It’s been around 8 years and we’re up to 50 or so people. I’d say we are okay at it.
We haven’t gotten fundamentally better over time recently, it’s more like there is some asymptote of how much you can really tell with a certain amount of insight into the systems between source and destination.
The only real progress we’ve made has been integrating with more and more sources of information about the state of the network.
That said, from an enthusiast perspective, running traceroute to the nearest google service (1e100.net for example) will already give you a huge tip on where things went wrong.
One thing that becomes apparent when you monitor diverse ISPs and endpoints this way is the inconsistency: in a normally-functioning situation, although most hops will have 0% loss, some will have absolutely any value from 0%–100%. The network I’m on at present has ten hops from _gateway to one.one.one.one; hop five is 100% loss, hop six varies around 40–50% loss, hop seven is about 60–62% loss, the rest are all 0% loss.
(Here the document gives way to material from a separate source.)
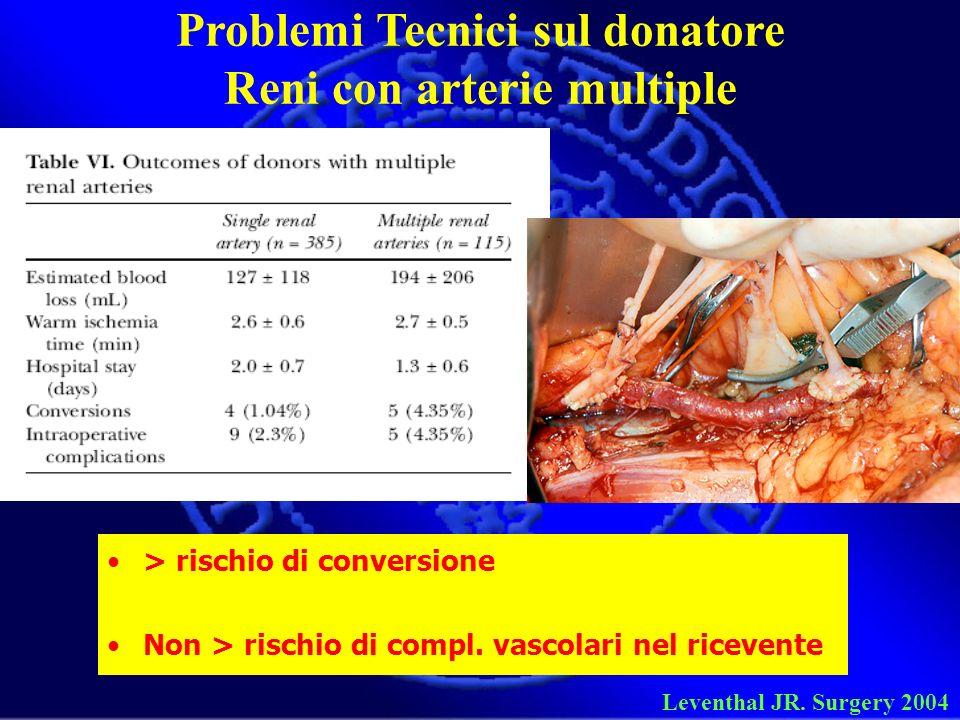 Problemi Tecnici sul donatore Reni con arterie multiple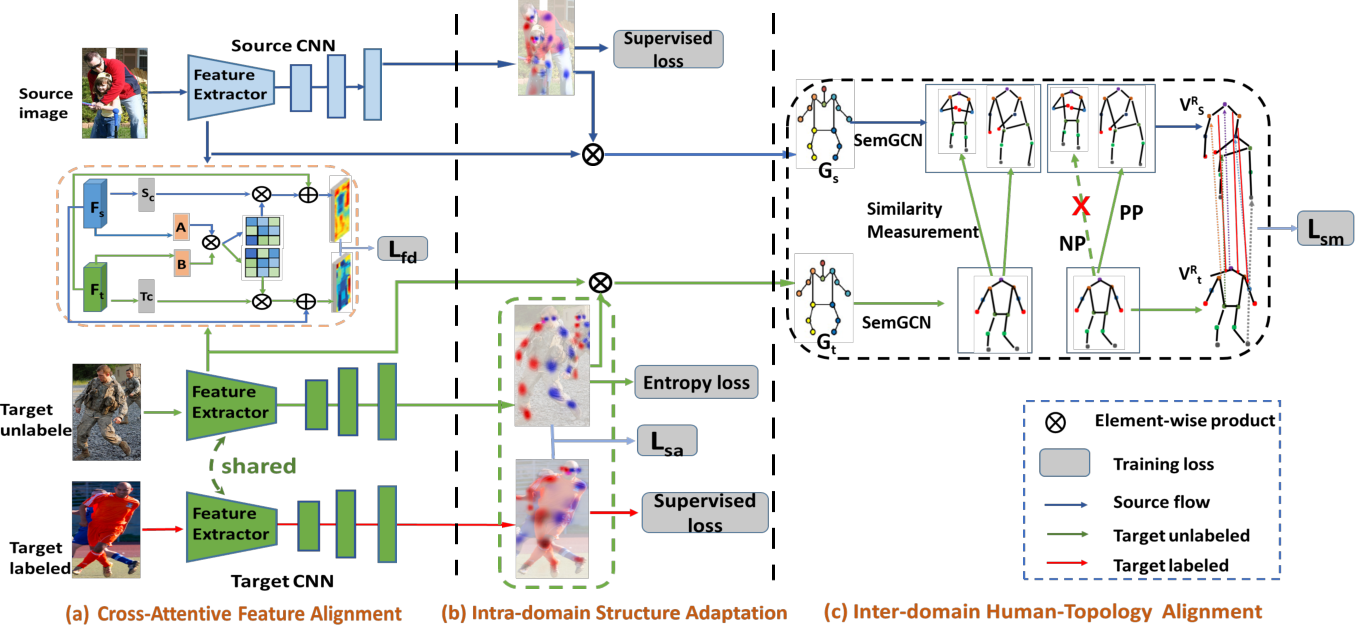Figure 2 for Alleviating Human-level Shift : A Robust Domain Adaptation Method for Multi-person Pose Estimation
It does host name lookup as well which can be a little bit useful for figuring out what’s probably local, probably ISP and probably public internet, but the boundaries are often a bit fuzzy.
mtr: <https://en.wikipedia.org/wiki/MTR_(software)>
1.1: short spelling of 1.0.0.1, the second address for Cloudflare’s 1.1.1.1 DNS server.
You can switch between the display modes with the d key, or start in this mode with MTR_OPTIONS=--displaymode=2 in the environment (which is how I do it, as it’s almost always what I want; if it weren’t, I’d probably make some kind of alias for `mtr --displaymode=2 1.1` instead).
Seeing packet loss in mtr is not entirely indicative of the health of the host. Some public servers filter out ICMP all together, and others add a firewall traffic shaping limit to the number of pings they reply to. You might be seeing that.